***** EXTRACTED ENTRIES

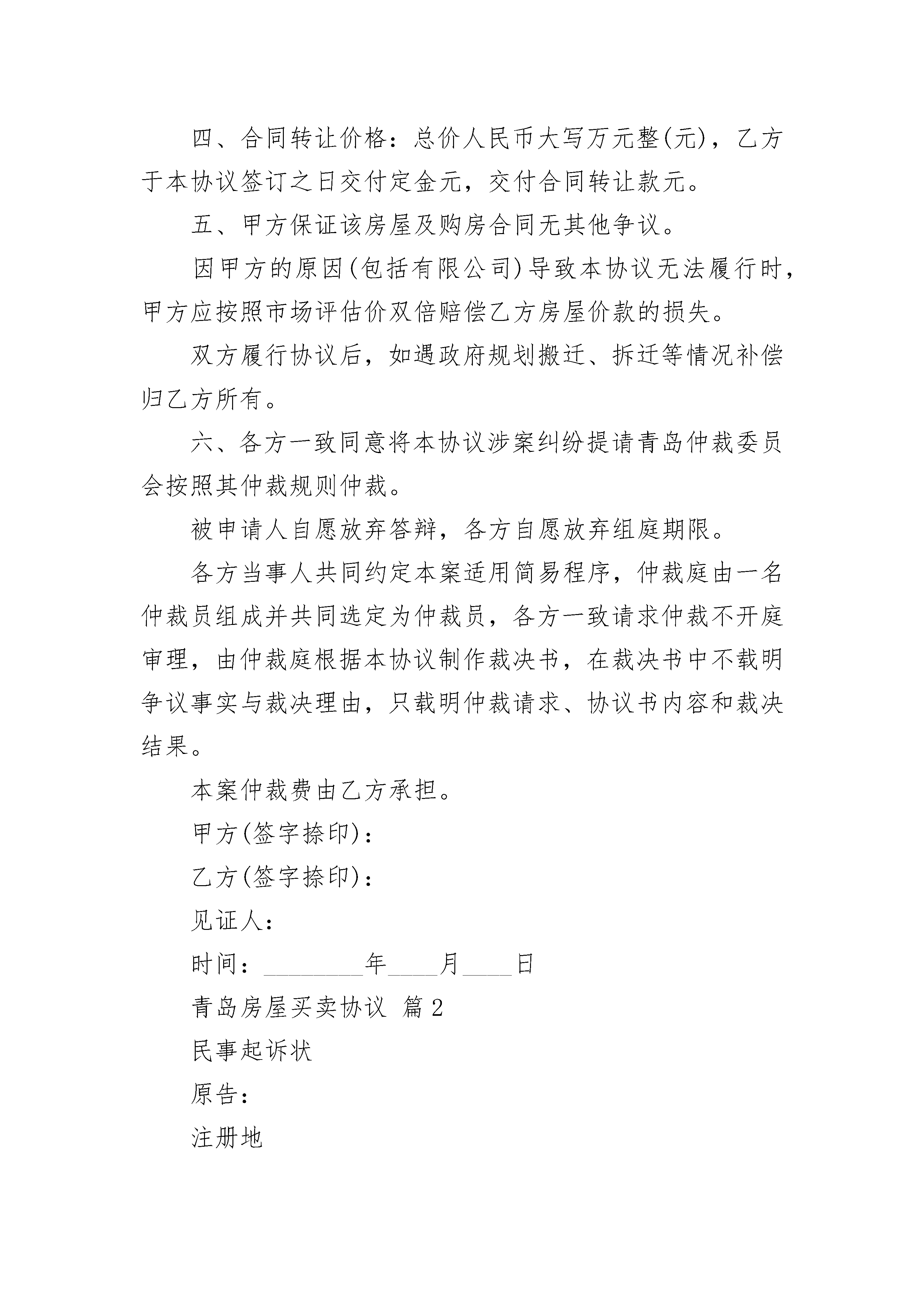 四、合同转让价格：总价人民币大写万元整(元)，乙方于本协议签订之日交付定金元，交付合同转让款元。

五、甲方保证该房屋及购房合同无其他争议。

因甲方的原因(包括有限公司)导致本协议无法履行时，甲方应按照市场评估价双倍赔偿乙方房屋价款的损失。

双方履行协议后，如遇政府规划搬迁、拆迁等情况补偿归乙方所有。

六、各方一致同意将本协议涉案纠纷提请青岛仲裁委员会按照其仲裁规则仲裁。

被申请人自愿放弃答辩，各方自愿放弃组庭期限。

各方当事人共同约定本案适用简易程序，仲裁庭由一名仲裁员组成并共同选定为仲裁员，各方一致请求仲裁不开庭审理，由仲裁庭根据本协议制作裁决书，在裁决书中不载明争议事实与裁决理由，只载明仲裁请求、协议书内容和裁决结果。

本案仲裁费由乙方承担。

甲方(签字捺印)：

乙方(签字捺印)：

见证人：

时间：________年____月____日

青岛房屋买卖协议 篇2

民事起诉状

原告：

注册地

**********

● TASK: Reproduce each line above precisely, with no pictures.

● EXERCISE OUTPUT:
 四、合同转让价格：总价人民币大写万元整(元)，乙方于本协议签订之日交付定金元，交付合同转让款元。

五、甲方保证该房屋及购房合同无其他争议。

因甲方的原因(包括有限公司)导致本协议无法履行时，甲方应按照市场评估价双倍赔偿乙方房屋价款的损失。

双方履行协议后，如遇政府规划搬迁、拆迁等情况补偿归乙方所有。

六、各方一致同意将本协议涉案纠纷提请青岛仲裁委员会按照其仲裁规则仲裁。

被申请人自愿放弃答辩，各方自愿放弃组庭期限。

各方当事人共同约定本案适用简易程序，仲裁庭由一名仲裁员组成并共同选定为仲裁员，各方一致请求仲裁不开庭审理，由仲裁庭根据本协议制作裁决书，在裁决书中不载明争议事实与裁决理由，只载明仲裁请求、协议书内容和裁决结果。

本案仲裁费由乙方承担。

甲方(签字捺印)：

乙方(签字捺印)：

见证人：

时间：________年____月____日

青岛房屋买卖协议 篇2

民事起诉状

原告：

注册地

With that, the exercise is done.